### SOURCE MATERIAL
↓↓↓
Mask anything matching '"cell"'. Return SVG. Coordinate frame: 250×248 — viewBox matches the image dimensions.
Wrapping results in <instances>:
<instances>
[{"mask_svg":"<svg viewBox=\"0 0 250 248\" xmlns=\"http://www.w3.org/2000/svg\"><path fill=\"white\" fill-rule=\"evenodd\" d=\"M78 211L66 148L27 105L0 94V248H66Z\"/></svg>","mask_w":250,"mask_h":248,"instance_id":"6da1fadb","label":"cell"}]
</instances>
↑↑↑
### PROBLEM STATEMENT
Reproduce the data above line for line, without altering anything.

### SOLUTION FOR THIS TASK
Mask anything matching '"cell"'. Return SVG. Coordinate frame: 250×248 — viewBox matches the image dimensions.
Wrapping results in <instances>:
<instances>
[{"mask_svg":"<svg viewBox=\"0 0 250 248\" xmlns=\"http://www.w3.org/2000/svg\"><path fill=\"white\" fill-rule=\"evenodd\" d=\"M78 211L66 148L27 105L0 94V248H66Z\"/></svg>","mask_w":250,"mask_h":248,"instance_id":"6da1fadb","label":"cell"}]
</instances>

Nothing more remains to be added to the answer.